Wahnfried, local de retiro

Wagner era muito sensível ao barulho. Por isso, buscava paz e tranquilidade nos Alpes e também na Vila Wahnfried, a residência rural em Bayreuth onde viveu com sua família a partir de 1874, a qual abriga hoje o Museu Richard Wagner.

O compositor amava a natureza e demonizava a urbanização e o progresso industrial do século 19. No entanto também buscava lucrar com avanços como as ferrovias, que usava intensamente para visitar possíveis doadores em todo o país.

Além disso, viajava pela Europa, aonde quer que pudesse encontrar um posto de trabalho. Em Riga, na Letônia, trabalhou como diretor musical do teatro alemão local. Foi lá que compôs sua primeira ópera, Rienzi, estreada em Dresden em 1842, e a que deveu seu sucesso inicial em Paris.

Na capital francesa, compôs, entre outras óperas, O Navio Fantasma, que integra o programa do Festival de Bayreuth de 2024, sob a regência da ucraniana Oksana Lyniv.

Depois de uma revolta em março de 1849, Wagner fugiu para Zurique, onde começou a trabalhar na épica tetralogia O Anel do Nibelungo. Paralelamente, compôs Tristão e Isolda, sobre dois amantes separados pelo destino e a banalidade do mundo.

O ciclo O Anel do Nibelungo está sendo apresentado em 2024 sob a direção cênica do austríaco Valentin Schwarz. Tristão e Isolda estreou em 25 de julho numa nova montagem do diretor islandês Thorleifur Ôrn Arnarsson.
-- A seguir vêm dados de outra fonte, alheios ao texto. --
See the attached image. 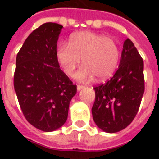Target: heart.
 Returning a JSON list of instances; mask_svg holds the SVG:
<instances>
[{"label":"heart","instance_id":"heart-1","mask_svg":"<svg viewBox=\"0 0 159 159\" xmlns=\"http://www.w3.org/2000/svg\"><path fill=\"white\" fill-rule=\"evenodd\" d=\"M104 66H106L109 69L111 67V66L114 64V60L112 59H111L110 56H108V57H106L105 59H104Z\"/></svg>","mask_w":159,"mask_h":159}]
</instances>
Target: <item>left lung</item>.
<instances>
[{
	"mask_svg": "<svg viewBox=\"0 0 159 159\" xmlns=\"http://www.w3.org/2000/svg\"><path fill=\"white\" fill-rule=\"evenodd\" d=\"M63 26L45 23L33 30L17 54L13 85L24 116L51 132L64 125L76 86L59 68L57 42Z\"/></svg>",
	"mask_w": 159,
	"mask_h": 159,
	"instance_id": "left-lung-1",
	"label": "left lung"
}]
</instances>
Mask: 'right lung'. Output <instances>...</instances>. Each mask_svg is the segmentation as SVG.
Segmentation results:
<instances>
[{
    "mask_svg": "<svg viewBox=\"0 0 159 159\" xmlns=\"http://www.w3.org/2000/svg\"><path fill=\"white\" fill-rule=\"evenodd\" d=\"M142 58L131 42H124L118 69L106 83L95 86L92 107L94 123L107 133H116L132 123L145 90Z\"/></svg>",
    "mask_w": 159,
    "mask_h": 159,
    "instance_id": "1",
    "label": "right lung"
}]
</instances>
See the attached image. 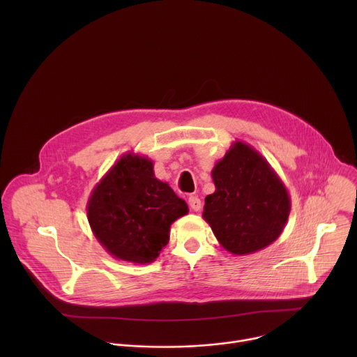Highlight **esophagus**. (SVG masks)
<instances>
[{"instance_id": "34e87169", "label": "esophagus", "mask_w": 357, "mask_h": 357, "mask_svg": "<svg viewBox=\"0 0 357 357\" xmlns=\"http://www.w3.org/2000/svg\"><path fill=\"white\" fill-rule=\"evenodd\" d=\"M188 205L193 212H199L202 209V202L197 196H189L188 199Z\"/></svg>"}]
</instances>
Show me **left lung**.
Returning a JSON list of instances; mask_svg holds the SVG:
<instances>
[{"label": "left lung", "mask_w": 357, "mask_h": 357, "mask_svg": "<svg viewBox=\"0 0 357 357\" xmlns=\"http://www.w3.org/2000/svg\"><path fill=\"white\" fill-rule=\"evenodd\" d=\"M216 190L205 197L203 219L220 245L247 256L274 243L289 212V193L257 149L234 141L212 169Z\"/></svg>", "instance_id": "1"}]
</instances>
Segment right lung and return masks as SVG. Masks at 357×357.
<instances>
[{"mask_svg": "<svg viewBox=\"0 0 357 357\" xmlns=\"http://www.w3.org/2000/svg\"><path fill=\"white\" fill-rule=\"evenodd\" d=\"M86 209L97 241L114 259L134 264L155 261L171 225L189 212L186 202L155 178L152 161L134 152L96 183Z\"/></svg>", "mask_w": 357, "mask_h": 357, "instance_id": "add662e5", "label": "right lung"}]
</instances>
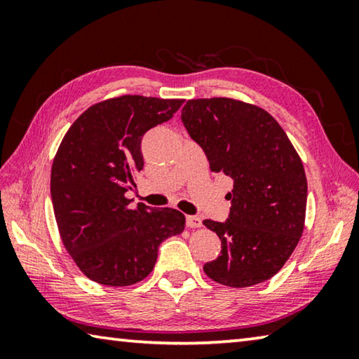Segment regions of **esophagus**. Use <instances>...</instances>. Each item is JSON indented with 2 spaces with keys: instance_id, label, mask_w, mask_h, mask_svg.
Wrapping results in <instances>:
<instances>
[{
  "instance_id": "34e87169",
  "label": "esophagus",
  "mask_w": 359,
  "mask_h": 359,
  "mask_svg": "<svg viewBox=\"0 0 359 359\" xmlns=\"http://www.w3.org/2000/svg\"><path fill=\"white\" fill-rule=\"evenodd\" d=\"M187 226L188 228H199V226H203V220L196 215H188L187 217Z\"/></svg>"
}]
</instances>
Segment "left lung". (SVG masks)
Listing matches in <instances>:
<instances>
[{
	"mask_svg": "<svg viewBox=\"0 0 359 359\" xmlns=\"http://www.w3.org/2000/svg\"><path fill=\"white\" fill-rule=\"evenodd\" d=\"M182 121L210 171L234 182L226 222H203L222 241L220 255L204 272L233 288L269 280L304 231L307 179L299 155L271 114L238 100H190Z\"/></svg>",
	"mask_w": 359,
	"mask_h": 359,
	"instance_id": "8db88e82",
	"label": "left lung"
}]
</instances>
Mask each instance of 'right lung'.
Instances as JSON below:
<instances>
[{
  "label": "right lung",
  "instance_id": "right-lung-1",
  "mask_svg": "<svg viewBox=\"0 0 359 359\" xmlns=\"http://www.w3.org/2000/svg\"><path fill=\"white\" fill-rule=\"evenodd\" d=\"M184 100L125 95L88 107L66 133L52 165L50 194L63 245L90 280L128 287L147 277L158 247L185 215L125 193L144 168L142 136L172 118Z\"/></svg>",
  "mask_w": 359,
  "mask_h": 359
}]
</instances>
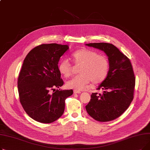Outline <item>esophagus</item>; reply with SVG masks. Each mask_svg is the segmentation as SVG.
Returning a JSON list of instances; mask_svg holds the SVG:
<instances>
[{
  "label": "esophagus",
  "mask_w": 150,
  "mask_h": 150,
  "mask_svg": "<svg viewBox=\"0 0 150 150\" xmlns=\"http://www.w3.org/2000/svg\"><path fill=\"white\" fill-rule=\"evenodd\" d=\"M74 93H81V91H78V90H74Z\"/></svg>",
  "instance_id": "esophagus-1"
}]
</instances>
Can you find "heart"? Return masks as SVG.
<instances>
[{"label": "heart", "mask_w": 150, "mask_h": 150, "mask_svg": "<svg viewBox=\"0 0 150 150\" xmlns=\"http://www.w3.org/2000/svg\"><path fill=\"white\" fill-rule=\"evenodd\" d=\"M75 65H80L78 75L66 83L69 89L80 91L85 89L90 82L98 84L103 81L109 70V61L107 57L98 54L88 49H79L71 54ZM59 73L66 78L72 75V66L67 59L61 60L58 66Z\"/></svg>", "instance_id": "b5f03b06"}]
</instances>
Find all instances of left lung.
Returning a JSON list of instances; mask_svg holds the SVG:
<instances>
[{
    "instance_id": "obj_1",
    "label": "left lung",
    "mask_w": 150,
    "mask_h": 150,
    "mask_svg": "<svg viewBox=\"0 0 150 150\" xmlns=\"http://www.w3.org/2000/svg\"><path fill=\"white\" fill-rule=\"evenodd\" d=\"M104 51L109 61V70L105 80L92 93L86 106L89 115L99 122H109L120 117L134 98L136 78L130 59L112 44L100 42L86 44Z\"/></svg>"
}]
</instances>
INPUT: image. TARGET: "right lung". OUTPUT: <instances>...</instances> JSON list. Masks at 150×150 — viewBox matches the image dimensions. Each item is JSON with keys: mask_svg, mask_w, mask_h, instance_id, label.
I'll list each match as a JSON object with an SVG mask.
<instances>
[{"mask_svg": "<svg viewBox=\"0 0 150 150\" xmlns=\"http://www.w3.org/2000/svg\"><path fill=\"white\" fill-rule=\"evenodd\" d=\"M68 49L67 45L41 44L31 50L23 61L18 80L19 100L26 113L37 122L58 120L64 113L66 99L73 94L72 89L50 93L64 84L58 64Z\"/></svg>", "mask_w": 150, "mask_h": 150, "instance_id": "obj_1", "label": "right lung"}]
</instances>
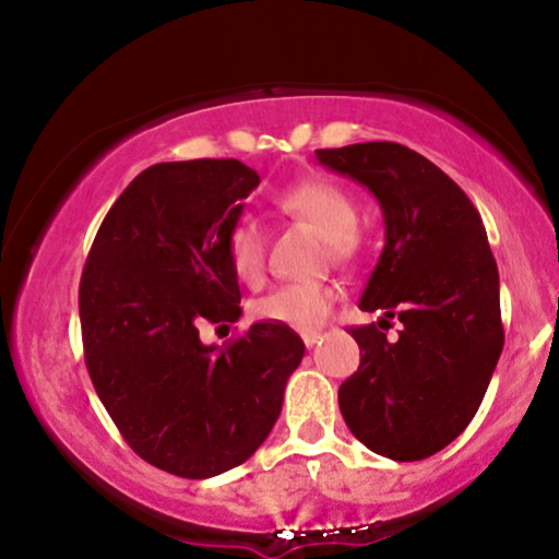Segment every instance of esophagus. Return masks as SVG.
<instances>
[{
  "label": "esophagus",
  "mask_w": 559,
  "mask_h": 559,
  "mask_svg": "<svg viewBox=\"0 0 559 559\" xmlns=\"http://www.w3.org/2000/svg\"><path fill=\"white\" fill-rule=\"evenodd\" d=\"M301 342L312 349V346L320 342V331H301Z\"/></svg>",
  "instance_id": "34e87169"
}]
</instances>
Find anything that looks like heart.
<instances>
[{
	"label": "heart",
	"instance_id": "1",
	"mask_svg": "<svg viewBox=\"0 0 559 559\" xmlns=\"http://www.w3.org/2000/svg\"><path fill=\"white\" fill-rule=\"evenodd\" d=\"M278 204L284 213L310 223L323 236L331 258H352L360 213L349 191L325 178H310L286 189L278 197ZM223 249L230 271L241 284L254 288L265 281V236L258 223L247 217L236 221L223 236ZM333 301H336V286L331 284H284L254 305V316L267 323L310 331L323 323Z\"/></svg>",
	"mask_w": 559,
	"mask_h": 559
}]
</instances>
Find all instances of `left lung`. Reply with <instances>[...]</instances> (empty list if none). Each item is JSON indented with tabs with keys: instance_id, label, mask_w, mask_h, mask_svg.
<instances>
[{
	"instance_id": "obj_1",
	"label": "left lung",
	"mask_w": 559,
	"mask_h": 559,
	"mask_svg": "<svg viewBox=\"0 0 559 559\" xmlns=\"http://www.w3.org/2000/svg\"><path fill=\"white\" fill-rule=\"evenodd\" d=\"M316 155L378 199L386 228L360 299V310L381 318L349 329L360 368L338 389V407L376 454L426 460L478 413L504 346L499 271L484 221L444 170L394 141ZM394 314L401 336L386 340Z\"/></svg>"
}]
</instances>
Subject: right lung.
<instances>
[{"instance_id":"right-lung-1","label":"right lung","mask_w":559,"mask_h":559,"mask_svg":"<svg viewBox=\"0 0 559 559\" xmlns=\"http://www.w3.org/2000/svg\"><path fill=\"white\" fill-rule=\"evenodd\" d=\"M260 176L239 159L159 163L102 221L81 275L83 355L128 447L181 478L247 463L281 415L305 342L254 323L226 349L199 323H236L239 278L223 236Z\"/></svg>"}]
</instances>
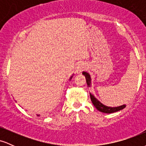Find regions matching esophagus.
Instances as JSON below:
<instances>
[{"mask_svg": "<svg viewBox=\"0 0 146 146\" xmlns=\"http://www.w3.org/2000/svg\"><path fill=\"white\" fill-rule=\"evenodd\" d=\"M86 68V65L84 63H80L78 64V66L76 67V73L79 74V73H81L82 72L84 71V69Z\"/></svg>", "mask_w": 146, "mask_h": 146, "instance_id": "1", "label": "esophagus"}]
</instances>
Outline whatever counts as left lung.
I'll return each instance as SVG.
<instances>
[{"mask_svg": "<svg viewBox=\"0 0 146 146\" xmlns=\"http://www.w3.org/2000/svg\"><path fill=\"white\" fill-rule=\"evenodd\" d=\"M82 74L84 75L85 78H86V84L88 87H91V78H90V75L88 73H87L86 71H83ZM90 100H91L92 103L94 105V106L95 108L98 109L99 111L102 112V113H115V112L119 111L125 107V105H121L119 106H117V107H110V106H107L101 103L99 100L97 99L91 93H90Z\"/></svg>", "mask_w": 146, "mask_h": 146, "instance_id": "left-lung-1", "label": "left lung"}]
</instances>
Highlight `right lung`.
Segmentation results:
<instances>
[{"instance_id":"obj_1","label":"right lung","mask_w":146,"mask_h":146,"mask_svg":"<svg viewBox=\"0 0 146 146\" xmlns=\"http://www.w3.org/2000/svg\"><path fill=\"white\" fill-rule=\"evenodd\" d=\"M73 75H72L71 77H70V78H69V81H70V80H71V79H72V78H73Z\"/></svg>"}]
</instances>
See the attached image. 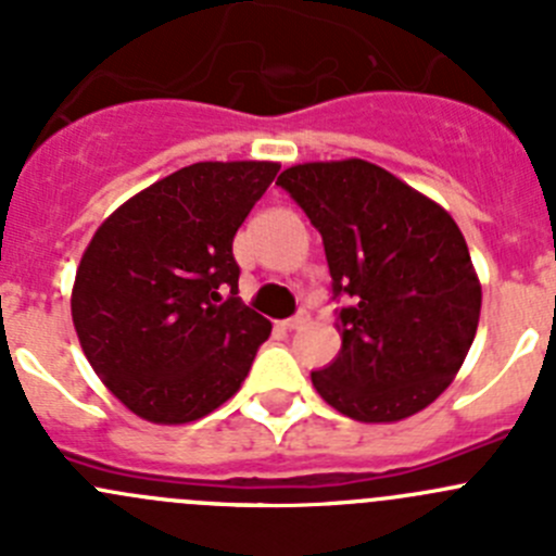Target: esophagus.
<instances>
[{
    "instance_id": "34e87169",
    "label": "esophagus",
    "mask_w": 556,
    "mask_h": 556,
    "mask_svg": "<svg viewBox=\"0 0 556 556\" xmlns=\"http://www.w3.org/2000/svg\"><path fill=\"white\" fill-rule=\"evenodd\" d=\"M304 325H306V314H295V317L282 319V323H279V328H282V330H299V328H304Z\"/></svg>"
}]
</instances>
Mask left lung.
<instances>
[{
	"label": "left lung",
	"mask_w": 556,
	"mask_h": 556,
	"mask_svg": "<svg viewBox=\"0 0 556 556\" xmlns=\"http://www.w3.org/2000/svg\"><path fill=\"white\" fill-rule=\"evenodd\" d=\"M325 244L333 295H350L341 352L312 384L357 422L422 412L457 377L481 312V285L450 212L363 159L279 174Z\"/></svg>",
	"instance_id": "left-lung-1"
}]
</instances>
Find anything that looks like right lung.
<instances>
[{
  "mask_svg": "<svg viewBox=\"0 0 556 556\" xmlns=\"http://www.w3.org/2000/svg\"><path fill=\"white\" fill-rule=\"evenodd\" d=\"M277 172L274 161L185 166L117 206L83 252L72 323L137 417L193 422L242 387L271 323L239 301L233 237Z\"/></svg>",
  "mask_w": 556,
  "mask_h": 556,
  "instance_id": "add662e5",
  "label": "right lung"
}]
</instances>
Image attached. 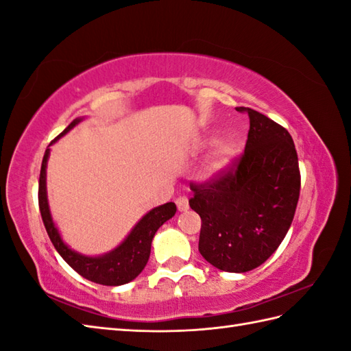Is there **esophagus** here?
I'll return each mask as SVG.
<instances>
[{"label":"esophagus","instance_id":"1","mask_svg":"<svg viewBox=\"0 0 351 351\" xmlns=\"http://www.w3.org/2000/svg\"><path fill=\"white\" fill-rule=\"evenodd\" d=\"M176 206H178V210H180L181 213L182 211H187L189 210V199L185 197V196H180L176 199Z\"/></svg>","mask_w":351,"mask_h":351}]
</instances>
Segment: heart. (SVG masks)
<instances>
[{"label":"heart","instance_id":"1","mask_svg":"<svg viewBox=\"0 0 351 351\" xmlns=\"http://www.w3.org/2000/svg\"><path fill=\"white\" fill-rule=\"evenodd\" d=\"M213 143L211 138H205L200 147H206ZM237 156V147L230 141H221L213 149V152L208 156L204 167H202V178L204 180H215L221 176L225 171L232 166V162Z\"/></svg>","mask_w":351,"mask_h":351}]
</instances>
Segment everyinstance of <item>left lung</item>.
I'll list each match as a JSON object with an SVG mask.
<instances>
[{
	"mask_svg": "<svg viewBox=\"0 0 351 351\" xmlns=\"http://www.w3.org/2000/svg\"><path fill=\"white\" fill-rule=\"evenodd\" d=\"M244 154L234 170L193 185L190 206L202 219L199 252L215 268L245 273L270 258L293 223L300 170L289 132L252 108Z\"/></svg>",
	"mask_w": 351,
	"mask_h": 351,
	"instance_id": "obj_1",
	"label": "left lung"
}]
</instances>
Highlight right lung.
<instances>
[{
    "label": "right lung",
    "instance_id": "add662e5",
    "mask_svg": "<svg viewBox=\"0 0 351 351\" xmlns=\"http://www.w3.org/2000/svg\"><path fill=\"white\" fill-rule=\"evenodd\" d=\"M83 119L84 117H77L75 121H72L71 125L60 134V136L51 141V145L56 143L58 138L63 137L64 134H68L72 128H75ZM49 146L47 147V151H45L40 167L39 208L45 229H47L56 250L60 253V256L73 268V270L83 276L87 280L101 283V285L107 287L125 285V283L134 280L141 271H143V268L147 264L155 232L169 219L173 217L176 213V205L173 202H167L164 205L152 208L151 211L146 213L143 217L136 223V226H134L131 229V232L125 237V240L113 250L96 256L83 255V253L71 249L69 245L63 241L54 220H52L47 191V166L51 152Z\"/></svg>",
    "mask_w": 351,
    "mask_h": 351
}]
</instances>
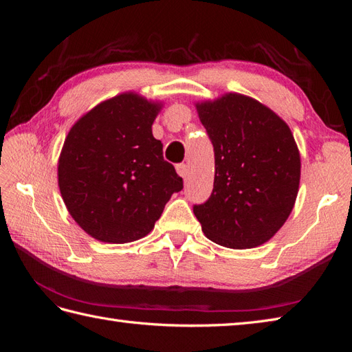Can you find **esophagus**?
<instances>
[{
  "mask_svg": "<svg viewBox=\"0 0 352 352\" xmlns=\"http://www.w3.org/2000/svg\"><path fill=\"white\" fill-rule=\"evenodd\" d=\"M176 172H177V175L180 177L185 179L188 176V166L186 164H177L176 166Z\"/></svg>",
  "mask_w": 352,
  "mask_h": 352,
  "instance_id": "1",
  "label": "esophagus"
}]
</instances>
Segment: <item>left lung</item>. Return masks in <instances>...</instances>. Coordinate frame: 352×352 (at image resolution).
Instances as JSON below:
<instances>
[{
  "instance_id": "1",
  "label": "left lung",
  "mask_w": 352,
  "mask_h": 352,
  "mask_svg": "<svg viewBox=\"0 0 352 352\" xmlns=\"http://www.w3.org/2000/svg\"><path fill=\"white\" fill-rule=\"evenodd\" d=\"M214 146V188L194 206L204 235L233 250L272 239L289 217L301 179V157L286 122L238 92L195 102Z\"/></svg>"
}]
</instances>
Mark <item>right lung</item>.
<instances>
[{
    "mask_svg": "<svg viewBox=\"0 0 352 352\" xmlns=\"http://www.w3.org/2000/svg\"><path fill=\"white\" fill-rule=\"evenodd\" d=\"M162 109V101L129 91L97 104L70 127L58 157L60 194L73 220L97 241L146 236L184 188L153 136Z\"/></svg>",
    "mask_w": 352,
    "mask_h": 352,
    "instance_id": "obj_1",
    "label": "right lung"
}]
</instances>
Wagner mandou construir a própria sepultura no jardim da Vila Wahnfried. Após sua morte em Veneza, em 1886 a viúva Cosima assumiu a direção do festival, sendo sucedida pelo filho Siegfried (1908-1930) e a nora Winifred (1930-1944) .

Após a interrupção pela Segunda Guerra Mundial e a necessária desnazificação do evento, a partir de 1950 os netos Wieland e Wolfgang dividiram em conjunto as funções artísticas e administrativas. Em seguida a um período turbulento de disputas internas, desde 2008 a bisneta Katharina Wagner está à frente do Festival de Bayreuth, que em 2024 vai de 24 de julho a 27 de agosto.